---------- STORED RECORDS ----------

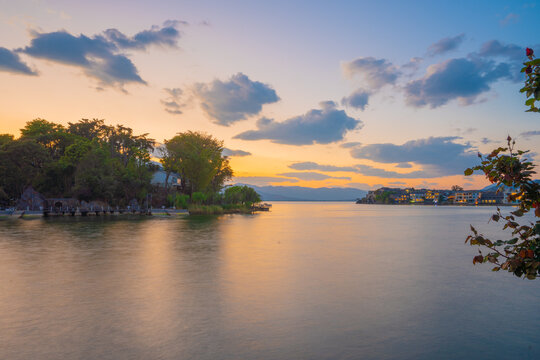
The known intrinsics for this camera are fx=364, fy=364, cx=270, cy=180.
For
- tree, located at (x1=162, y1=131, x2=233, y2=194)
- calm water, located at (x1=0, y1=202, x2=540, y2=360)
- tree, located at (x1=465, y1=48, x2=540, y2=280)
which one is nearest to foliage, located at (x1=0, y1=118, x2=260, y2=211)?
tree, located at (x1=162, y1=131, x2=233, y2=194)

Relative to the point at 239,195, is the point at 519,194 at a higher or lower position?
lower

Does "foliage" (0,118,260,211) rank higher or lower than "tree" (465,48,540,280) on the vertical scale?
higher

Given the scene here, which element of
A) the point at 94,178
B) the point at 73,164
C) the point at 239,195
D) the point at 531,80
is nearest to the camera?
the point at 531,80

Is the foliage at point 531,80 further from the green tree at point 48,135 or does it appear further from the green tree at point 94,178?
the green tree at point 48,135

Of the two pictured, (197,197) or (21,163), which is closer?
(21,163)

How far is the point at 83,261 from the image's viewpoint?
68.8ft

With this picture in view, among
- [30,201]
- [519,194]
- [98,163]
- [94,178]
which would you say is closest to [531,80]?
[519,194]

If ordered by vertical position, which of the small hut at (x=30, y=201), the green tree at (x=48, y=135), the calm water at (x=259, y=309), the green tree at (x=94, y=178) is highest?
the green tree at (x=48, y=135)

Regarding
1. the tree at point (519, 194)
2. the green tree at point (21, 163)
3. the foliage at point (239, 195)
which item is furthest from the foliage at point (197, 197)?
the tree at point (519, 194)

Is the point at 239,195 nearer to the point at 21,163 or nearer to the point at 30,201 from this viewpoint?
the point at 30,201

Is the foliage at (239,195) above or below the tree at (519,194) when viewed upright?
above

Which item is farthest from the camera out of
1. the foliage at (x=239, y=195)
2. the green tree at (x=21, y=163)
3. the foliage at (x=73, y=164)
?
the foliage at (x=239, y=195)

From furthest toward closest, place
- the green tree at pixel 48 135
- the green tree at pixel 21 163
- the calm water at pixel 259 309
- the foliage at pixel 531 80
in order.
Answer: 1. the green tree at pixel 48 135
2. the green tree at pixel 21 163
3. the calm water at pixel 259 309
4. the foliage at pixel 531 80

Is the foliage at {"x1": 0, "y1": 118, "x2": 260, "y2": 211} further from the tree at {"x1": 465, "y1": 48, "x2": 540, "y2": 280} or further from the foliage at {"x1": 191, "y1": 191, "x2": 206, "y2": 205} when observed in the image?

----------

● REQUEST:
Output every one of the rows above verbatim, omitting the pictures.

● EXPECTED ANSWER:
The known intrinsics for this camera are fx=364, fy=364, cx=270, cy=180.
For
- tree, located at (x1=162, y1=131, x2=233, y2=194)
- calm water, located at (x1=0, y1=202, x2=540, y2=360)
- tree, located at (x1=465, y1=48, x2=540, y2=280)
which one is nearest to foliage, located at (x1=0, y1=118, x2=260, y2=211)?
tree, located at (x1=162, y1=131, x2=233, y2=194)

Relative to the point at 239,195, is the point at 519,194 at a higher or lower position?
lower

Does "foliage" (0,118,260,211) rank higher or lower than "tree" (465,48,540,280) on the vertical scale?
higher

Given the scene here, which element of
A) the point at 94,178
B) the point at 73,164
C) the point at 239,195
D) the point at 531,80
is nearest to the camera?
the point at 531,80

Is the foliage at point 531,80 further from the green tree at point 48,135 or does it appear further from the green tree at point 94,178?
the green tree at point 48,135

Of the two pictured, (197,197) or (21,163), which is closer?
(21,163)

How far is the point at 83,261 from the image's viewpoint?
68.8ft

With this picture in view, among
- [30,201]
- [519,194]
- [98,163]
- [94,178]
which would you say is closest to [531,80]?
[519,194]

If ordered by vertical position, which of the small hut at (x=30, y=201), the green tree at (x=48, y=135), the calm water at (x=259, y=309), the green tree at (x=94, y=178) is highest?
the green tree at (x=48, y=135)

Regarding
1. the tree at point (519, 194)
2. the green tree at point (21, 163)
3. the foliage at point (239, 195)
which item is furthest from the foliage at point (197, 197)?
the tree at point (519, 194)

Is the point at 239,195 nearer to the point at 21,163 or nearer to the point at 30,201 from this viewpoint?
the point at 30,201

Is the foliage at (239,195) above or below the tree at (519,194) when viewed upright?
above

Which item is farthest from the camera out of
1. the foliage at (x=239, y=195)
2. the green tree at (x=21, y=163)
3. the foliage at (x=73, y=164)
?
the foliage at (x=239, y=195)

From furthest toward closest, place
- the green tree at pixel 48 135
- the green tree at pixel 21 163
- the calm water at pixel 259 309
- the foliage at pixel 531 80
in order.
Answer: 1. the green tree at pixel 48 135
2. the green tree at pixel 21 163
3. the calm water at pixel 259 309
4. the foliage at pixel 531 80

Is the foliage at {"x1": 0, "y1": 118, "x2": 260, "y2": 211} further from the tree at {"x1": 465, "y1": 48, "x2": 540, "y2": 280} or further from the foliage at {"x1": 191, "y1": 191, "x2": 206, "y2": 205} when observed in the image?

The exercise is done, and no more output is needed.